Osnabrück – Angesichts wieder steigender Corona-Infektionen warnen Ärzte- und Krankenhausvertreter vor einem „Vermeidungseffekt“, bei dem Erkrankte Praxen und Kliniken scheuen. „Wer krank ist sollte auch und gerade in Corona-Zeiten einen Arzt konsultieren“, sagte der Präsident der Bundesärztekammer (BÄK), Klaus Reinhardt, der „Neuen Osnabrücker Zeitung“ (Dienstag). In den ersten Monaten der Corona-Pandemie hätten viele Menschen „aus Angst vor einer Infektion ärztliche Hilfe zu spät oder gar nicht gesucht“.
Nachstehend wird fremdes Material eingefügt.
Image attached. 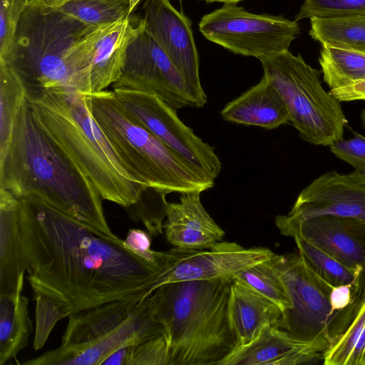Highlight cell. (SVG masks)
Masks as SVG:
<instances>
[{
	"label": "cell",
	"instance_id": "37",
	"mask_svg": "<svg viewBox=\"0 0 365 365\" xmlns=\"http://www.w3.org/2000/svg\"><path fill=\"white\" fill-rule=\"evenodd\" d=\"M151 235L142 230L130 229L123 240L125 245L135 254L158 266V251L151 249Z\"/></svg>",
	"mask_w": 365,
	"mask_h": 365
},
{
	"label": "cell",
	"instance_id": "11",
	"mask_svg": "<svg viewBox=\"0 0 365 365\" xmlns=\"http://www.w3.org/2000/svg\"><path fill=\"white\" fill-rule=\"evenodd\" d=\"M126 113L170 149L208 178L215 180L222 163L215 148L182 123L177 110L155 95L131 89H114Z\"/></svg>",
	"mask_w": 365,
	"mask_h": 365
},
{
	"label": "cell",
	"instance_id": "39",
	"mask_svg": "<svg viewBox=\"0 0 365 365\" xmlns=\"http://www.w3.org/2000/svg\"><path fill=\"white\" fill-rule=\"evenodd\" d=\"M329 93L339 101L365 100V81L342 88L331 90Z\"/></svg>",
	"mask_w": 365,
	"mask_h": 365
},
{
	"label": "cell",
	"instance_id": "12",
	"mask_svg": "<svg viewBox=\"0 0 365 365\" xmlns=\"http://www.w3.org/2000/svg\"><path fill=\"white\" fill-rule=\"evenodd\" d=\"M275 253L264 247L245 248L234 242H219L203 250L173 247L159 252L154 291L170 283L211 279L233 281L250 267Z\"/></svg>",
	"mask_w": 365,
	"mask_h": 365
},
{
	"label": "cell",
	"instance_id": "3",
	"mask_svg": "<svg viewBox=\"0 0 365 365\" xmlns=\"http://www.w3.org/2000/svg\"><path fill=\"white\" fill-rule=\"evenodd\" d=\"M108 24H87L56 11L27 5L13 48L0 61L15 70L28 92L77 90L89 94L93 51Z\"/></svg>",
	"mask_w": 365,
	"mask_h": 365
},
{
	"label": "cell",
	"instance_id": "44",
	"mask_svg": "<svg viewBox=\"0 0 365 365\" xmlns=\"http://www.w3.org/2000/svg\"><path fill=\"white\" fill-rule=\"evenodd\" d=\"M179 1H182V0H179Z\"/></svg>",
	"mask_w": 365,
	"mask_h": 365
},
{
	"label": "cell",
	"instance_id": "31",
	"mask_svg": "<svg viewBox=\"0 0 365 365\" xmlns=\"http://www.w3.org/2000/svg\"><path fill=\"white\" fill-rule=\"evenodd\" d=\"M167 191L147 187L139 199L133 205L125 207L130 217L140 222L151 236H158L163 232V224L168 205L165 196Z\"/></svg>",
	"mask_w": 365,
	"mask_h": 365
},
{
	"label": "cell",
	"instance_id": "33",
	"mask_svg": "<svg viewBox=\"0 0 365 365\" xmlns=\"http://www.w3.org/2000/svg\"><path fill=\"white\" fill-rule=\"evenodd\" d=\"M29 0H0V60L14 45L18 26Z\"/></svg>",
	"mask_w": 365,
	"mask_h": 365
},
{
	"label": "cell",
	"instance_id": "25",
	"mask_svg": "<svg viewBox=\"0 0 365 365\" xmlns=\"http://www.w3.org/2000/svg\"><path fill=\"white\" fill-rule=\"evenodd\" d=\"M309 35L322 45L365 53V14L338 18H311Z\"/></svg>",
	"mask_w": 365,
	"mask_h": 365
},
{
	"label": "cell",
	"instance_id": "19",
	"mask_svg": "<svg viewBox=\"0 0 365 365\" xmlns=\"http://www.w3.org/2000/svg\"><path fill=\"white\" fill-rule=\"evenodd\" d=\"M131 15L109 24L98 38L90 66V93L104 91L120 78L128 46L143 26L142 18L135 24Z\"/></svg>",
	"mask_w": 365,
	"mask_h": 365
},
{
	"label": "cell",
	"instance_id": "13",
	"mask_svg": "<svg viewBox=\"0 0 365 365\" xmlns=\"http://www.w3.org/2000/svg\"><path fill=\"white\" fill-rule=\"evenodd\" d=\"M113 88L155 95L175 110L197 107L183 76L145 31L143 21L141 30L128 46L120 77Z\"/></svg>",
	"mask_w": 365,
	"mask_h": 365
},
{
	"label": "cell",
	"instance_id": "1",
	"mask_svg": "<svg viewBox=\"0 0 365 365\" xmlns=\"http://www.w3.org/2000/svg\"><path fill=\"white\" fill-rule=\"evenodd\" d=\"M34 297L53 301L66 317L114 300L154 292L158 266L104 234L31 197L19 198Z\"/></svg>",
	"mask_w": 365,
	"mask_h": 365
},
{
	"label": "cell",
	"instance_id": "43",
	"mask_svg": "<svg viewBox=\"0 0 365 365\" xmlns=\"http://www.w3.org/2000/svg\"><path fill=\"white\" fill-rule=\"evenodd\" d=\"M360 118H361L363 125L365 127V109L362 110V111L360 114Z\"/></svg>",
	"mask_w": 365,
	"mask_h": 365
},
{
	"label": "cell",
	"instance_id": "22",
	"mask_svg": "<svg viewBox=\"0 0 365 365\" xmlns=\"http://www.w3.org/2000/svg\"><path fill=\"white\" fill-rule=\"evenodd\" d=\"M229 315L240 345H242L267 327H279L282 311L274 302L235 279L230 287Z\"/></svg>",
	"mask_w": 365,
	"mask_h": 365
},
{
	"label": "cell",
	"instance_id": "41",
	"mask_svg": "<svg viewBox=\"0 0 365 365\" xmlns=\"http://www.w3.org/2000/svg\"><path fill=\"white\" fill-rule=\"evenodd\" d=\"M207 3H212V2H220L223 4H237L239 2H241L242 1L245 0H202Z\"/></svg>",
	"mask_w": 365,
	"mask_h": 365
},
{
	"label": "cell",
	"instance_id": "10",
	"mask_svg": "<svg viewBox=\"0 0 365 365\" xmlns=\"http://www.w3.org/2000/svg\"><path fill=\"white\" fill-rule=\"evenodd\" d=\"M198 26L208 41L235 54L259 59L289 50L301 32L294 20L253 14L235 4H224L204 15Z\"/></svg>",
	"mask_w": 365,
	"mask_h": 365
},
{
	"label": "cell",
	"instance_id": "32",
	"mask_svg": "<svg viewBox=\"0 0 365 365\" xmlns=\"http://www.w3.org/2000/svg\"><path fill=\"white\" fill-rule=\"evenodd\" d=\"M295 21L311 18H338L365 14V0H302Z\"/></svg>",
	"mask_w": 365,
	"mask_h": 365
},
{
	"label": "cell",
	"instance_id": "4",
	"mask_svg": "<svg viewBox=\"0 0 365 365\" xmlns=\"http://www.w3.org/2000/svg\"><path fill=\"white\" fill-rule=\"evenodd\" d=\"M37 121L92 181L102 199L123 207L134 204L148 186L138 180L94 119L88 95L77 90L29 91Z\"/></svg>",
	"mask_w": 365,
	"mask_h": 365
},
{
	"label": "cell",
	"instance_id": "40",
	"mask_svg": "<svg viewBox=\"0 0 365 365\" xmlns=\"http://www.w3.org/2000/svg\"><path fill=\"white\" fill-rule=\"evenodd\" d=\"M130 345L115 351L103 362V365H128Z\"/></svg>",
	"mask_w": 365,
	"mask_h": 365
},
{
	"label": "cell",
	"instance_id": "5",
	"mask_svg": "<svg viewBox=\"0 0 365 365\" xmlns=\"http://www.w3.org/2000/svg\"><path fill=\"white\" fill-rule=\"evenodd\" d=\"M232 280L163 284L153 293L168 365H220L238 346L229 315Z\"/></svg>",
	"mask_w": 365,
	"mask_h": 365
},
{
	"label": "cell",
	"instance_id": "6",
	"mask_svg": "<svg viewBox=\"0 0 365 365\" xmlns=\"http://www.w3.org/2000/svg\"><path fill=\"white\" fill-rule=\"evenodd\" d=\"M59 346L25 365H101L118 349L164 334L152 294L108 302L70 315Z\"/></svg>",
	"mask_w": 365,
	"mask_h": 365
},
{
	"label": "cell",
	"instance_id": "24",
	"mask_svg": "<svg viewBox=\"0 0 365 365\" xmlns=\"http://www.w3.org/2000/svg\"><path fill=\"white\" fill-rule=\"evenodd\" d=\"M27 5L56 11L98 26L130 16L129 0H29Z\"/></svg>",
	"mask_w": 365,
	"mask_h": 365
},
{
	"label": "cell",
	"instance_id": "35",
	"mask_svg": "<svg viewBox=\"0 0 365 365\" xmlns=\"http://www.w3.org/2000/svg\"><path fill=\"white\" fill-rule=\"evenodd\" d=\"M36 329L34 348L38 351L43 348L56 323L66 317L60 307L51 299L36 296Z\"/></svg>",
	"mask_w": 365,
	"mask_h": 365
},
{
	"label": "cell",
	"instance_id": "23",
	"mask_svg": "<svg viewBox=\"0 0 365 365\" xmlns=\"http://www.w3.org/2000/svg\"><path fill=\"white\" fill-rule=\"evenodd\" d=\"M16 292L0 294V364L14 358L29 344L33 331L29 317V299Z\"/></svg>",
	"mask_w": 365,
	"mask_h": 365
},
{
	"label": "cell",
	"instance_id": "15",
	"mask_svg": "<svg viewBox=\"0 0 365 365\" xmlns=\"http://www.w3.org/2000/svg\"><path fill=\"white\" fill-rule=\"evenodd\" d=\"M275 225L282 235L299 237L351 269L365 267L363 222L330 215L304 218L279 215Z\"/></svg>",
	"mask_w": 365,
	"mask_h": 365
},
{
	"label": "cell",
	"instance_id": "38",
	"mask_svg": "<svg viewBox=\"0 0 365 365\" xmlns=\"http://www.w3.org/2000/svg\"><path fill=\"white\" fill-rule=\"evenodd\" d=\"M356 291L350 285L333 287L329 300L334 311H341L352 304L355 299Z\"/></svg>",
	"mask_w": 365,
	"mask_h": 365
},
{
	"label": "cell",
	"instance_id": "30",
	"mask_svg": "<svg viewBox=\"0 0 365 365\" xmlns=\"http://www.w3.org/2000/svg\"><path fill=\"white\" fill-rule=\"evenodd\" d=\"M270 259L250 267L235 279L274 302L283 313L290 308L291 302L284 282Z\"/></svg>",
	"mask_w": 365,
	"mask_h": 365
},
{
	"label": "cell",
	"instance_id": "36",
	"mask_svg": "<svg viewBox=\"0 0 365 365\" xmlns=\"http://www.w3.org/2000/svg\"><path fill=\"white\" fill-rule=\"evenodd\" d=\"M128 365H168V347L164 334L130 344Z\"/></svg>",
	"mask_w": 365,
	"mask_h": 365
},
{
	"label": "cell",
	"instance_id": "29",
	"mask_svg": "<svg viewBox=\"0 0 365 365\" xmlns=\"http://www.w3.org/2000/svg\"><path fill=\"white\" fill-rule=\"evenodd\" d=\"M307 266L332 287L350 285L357 292L362 270L351 269L299 237H293Z\"/></svg>",
	"mask_w": 365,
	"mask_h": 365
},
{
	"label": "cell",
	"instance_id": "16",
	"mask_svg": "<svg viewBox=\"0 0 365 365\" xmlns=\"http://www.w3.org/2000/svg\"><path fill=\"white\" fill-rule=\"evenodd\" d=\"M287 215L296 218L330 215L365 223V184L350 174L327 172L299 193Z\"/></svg>",
	"mask_w": 365,
	"mask_h": 365
},
{
	"label": "cell",
	"instance_id": "17",
	"mask_svg": "<svg viewBox=\"0 0 365 365\" xmlns=\"http://www.w3.org/2000/svg\"><path fill=\"white\" fill-rule=\"evenodd\" d=\"M324 351L299 341L276 326L264 328L247 344L240 345L220 365H297L317 363Z\"/></svg>",
	"mask_w": 365,
	"mask_h": 365
},
{
	"label": "cell",
	"instance_id": "21",
	"mask_svg": "<svg viewBox=\"0 0 365 365\" xmlns=\"http://www.w3.org/2000/svg\"><path fill=\"white\" fill-rule=\"evenodd\" d=\"M220 115L227 121L269 130L289 122L282 98L264 76L257 84L227 103Z\"/></svg>",
	"mask_w": 365,
	"mask_h": 365
},
{
	"label": "cell",
	"instance_id": "20",
	"mask_svg": "<svg viewBox=\"0 0 365 365\" xmlns=\"http://www.w3.org/2000/svg\"><path fill=\"white\" fill-rule=\"evenodd\" d=\"M19 199L0 188V294L24 288L27 261L19 220Z\"/></svg>",
	"mask_w": 365,
	"mask_h": 365
},
{
	"label": "cell",
	"instance_id": "14",
	"mask_svg": "<svg viewBox=\"0 0 365 365\" xmlns=\"http://www.w3.org/2000/svg\"><path fill=\"white\" fill-rule=\"evenodd\" d=\"M142 18L147 33L163 49L185 79L197 108L207 101L200 79L199 56L192 23L170 0H145Z\"/></svg>",
	"mask_w": 365,
	"mask_h": 365
},
{
	"label": "cell",
	"instance_id": "28",
	"mask_svg": "<svg viewBox=\"0 0 365 365\" xmlns=\"http://www.w3.org/2000/svg\"><path fill=\"white\" fill-rule=\"evenodd\" d=\"M325 365H365V300L346 330L324 351Z\"/></svg>",
	"mask_w": 365,
	"mask_h": 365
},
{
	"label": "cell",
	"instance_id": "9",
	"mask_svg": "<svg viewBox=\"0 0 365 365\" xmlns=\"http://www.w3.org/2000/svg\"><path fill=\"white\" fill-rule=\"evenodd\" d=\"M271 263L286 287L291 307L282 313L279 327L294 339L325 351L346 330L356 312L351 304L334 311L332 286L316 275L298 254H275Z\"/></svg>",
	"mask_w": 365,
	"mask_h": 365
},
{
	"label": "cell",
	"instance_id": "27",
	"mask_svg": "<svg viewBox=\"0 0 365 365\" xmlns=\"http://www.w3.org/2000/svg\"><path fill=\"white\" fill-rule=\"evenodd\" d=\"M319 63L330 90L365 81V53L322 45Z\"/></svg>",
	"mask_w": 365,
	"mask_h": 365
},
{
	"label": "cell",
	"instance_id": "34",
	"mask_svg": "<svg viewBox=\"0 0 365 365\" xmlns=\"http://www.w3.org/2000/svg\"><path fill=\"white\" fill-rule=\"evenodd\" d=\"M351 138L336 141L329 148L340 160L351 165L354 170L350 175L356 181L365 184V137L353 131Z\"/></svg>",
	"mask_w": 365,
	"mask_h": 365
},
{
	"label": "cell",
	"instance_id": "42",
	"mask_svg": "<svg viewBox=\"0 0 365 365\" xmlns=\"http://www.w3.org/2000/svg\"><path fill=\"white\" fill-rule=\"evenodd\" d=\"M142 0H129V14L131 15L135 7Z\"/></svg>",
	"mask_w": 365,
	"mask_h": 365
},
{
	"label": "cell",
	"instance_id": "8",
	"mask_svg": "<svg viewBox=\"0 0 365 365\" xmlns=\"http://www.w3.org/2000/svg\"><path fill=\"white\" fill-rule=\"evenodd\" d=\"M259 61L264 76L282 98L289 122L301 138L325 146L343 139L347 119L340 101L322 87L317 70L289 50Z\"/></svg>",
	"mask_w": 365,
	"mask_h": 365
},
{
	"label": "cell",
	"instance_id": "26",
	"mask_svg": "<svg viewBox=\"0 0 365 365\" xmlns=\"http://www.w3.org/2000/svg\"><path fill=\"white\" fill-rule=\"evenodd\" d=\"M27 96V88L19 74L7 63L0 61V161L9 150Z\"/></svg>",
	"mask_w": 365,
	"mask_h": 365
},
{
	"label": "cell",
	"instance_id": "7",
	"mask_svg": "<svg viewBox=\"0 0 365 365\" xmlns=\"http://www.w3.org/2000/svg\"><path fill=\"white\" fill-rule=\"evenodd\" d=\"M87 95L94 119L138 180L168 193L202 192L213 187L215 180L204 175L131 118L113 91Z\"/></svg>",
	"mask_w": 365,
	"mask_h": 365
},
{
	"label": "cell",
	"instance_id": "18",
	"mask_svg": "<svg viewBox=\"0 0 365 365\" xmlns=\"http://www.w3.org/2000/svg\"><path fill=\"white\" fill-rule=\"evenodd\" d=\"M200 194L183 192L178 202L168 205L163 230L174 247L203 250L221 242L225 235L205 209Z\"/></svg>",
	"mask_w": 365,
	"mask_h": 365
},
{
	"label": "cell",
	"instance_id": "2",
	"mask_svg": "<svg viewBox=\"0 0 365 365\" xmlns=\"http://www.w3.org/2000/svg\"><path fill=\"white\" fill-rule=\"evenodd\" d=\"M0 188L36 198L108 235L115 236L92 181L41 128L26 100L0 161Z\"/></svg>",
	"mask_w": 365,
	"mask_h": 365
}]
</instances>
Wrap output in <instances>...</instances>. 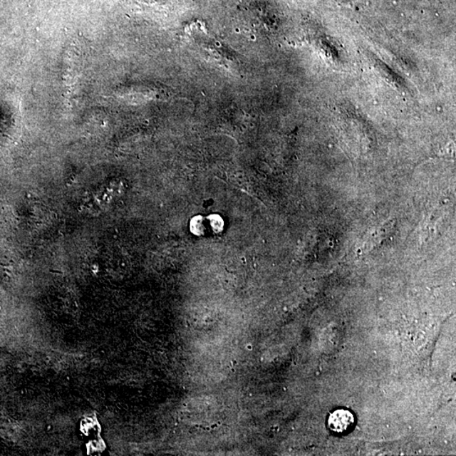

Der Hauptgeschäftsführer der Deutschen Krankenhausgesellschaft (DKG), Georg Baum, ergänzte: „Wenn das Vermeidungsverhalten anhält, könnte die Zahl komplizierter OPs weiter ansteigen. Auch zu spät diagnostizierte Krankheiten könnten mittelfristig zu Problemen führen.“
„Vermeidungseffekt“ zeigt sich bei Früherkennung
Der „Vermeidungseffekt“ in der ersten Corona-Welle zeigte sich laut Reinhardt etwa bei Früherkennungsuntersuchungen, der Krebsdiagnostik und der Behandlung chronischer Erkrankungen. „Die Notaufnahmen verzeichneten einen Rückgang von Patienten mit Herzproblemen um rund 30 Prozent, während die Komplikationen nach einem Herzinfarkt deutlich zugenommen haben“, sagte er. Solche „Kollateralschäden“ stellten sehr wahrscheinlich ein relevantes Problem für die Gesundheit der Menschen dar.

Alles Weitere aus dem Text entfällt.